* Source passage *
Lawn and Landscape

Did you put down any chemicals for the 'kill'? If so, nothing will likely grow there for a few months. You may be stuck waiting until the spring to seed.

Many years ago I was going to plant a garden in the area beside my shed. I sprayed the whole are with round up, then tilled it up really good. Then about a month later planted my garden. Nothing grew, LOL.


No I keep saying kill and till but it was already dead, it was a first year lawn and the heat this summer killed it all. There was nothing back there before. It came up really nice in the fall, and spring looked good to, but the summer killed it off. Left me with nothing but weeds. I tilled it again and gonna start over now that I have put in an irrigation system.

Roundup says on the bottle that it's safe to reseed after a few days, but I only use roundup on my driveway and around my culverts. I use 2-4-D in the yard for clover n junk
 
I use roundup at 1oz per gallon. It kills things just as dead (not woody vines, just grass and weeds) but uses less product. I also use dish liquid as a surfactant.
24D sticks in the soil for weeks and should be used carefully around shrubs and things.
Roundup won't kill a bush from wind but 24D absolutely can.
 
@R Q , that's a lot of good info! I'm hoping to be able to get my new seed down by next week. All this rain has kept me from doing so. I want to let it dry out a little so I can re aerate the front yard. My backyard just needs to be raked back out since nothing but weeds grew after my kill n till.

What are your opinions on the pennmulch? I was gonna get some to use in the front of my house along my walkways where I don't want to use straw.

* Dataset excerpt *
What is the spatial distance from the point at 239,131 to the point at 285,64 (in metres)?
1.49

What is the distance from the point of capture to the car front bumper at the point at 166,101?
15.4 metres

* What you will do *
Duplicate the portion of the lawn care discussion between "24D sticks in" and "kill n till.", inclusive. The lines above are not required for what comes next.

* Finished task *
24D sticks in the soil for weeks and should be used carefully around shrubs and things.
Roundup won't kill a bush from wind but 24D absolutely can.
 
@R Q , that's a lot of good info! I'm hoping to be able to get my new seed down by next week. All this rain has kept me from doing so. I want to let it dry out a little so I can re aerate the front yard. My backyard just needs to be raked back out since nothing but weeds grew after my kill n till.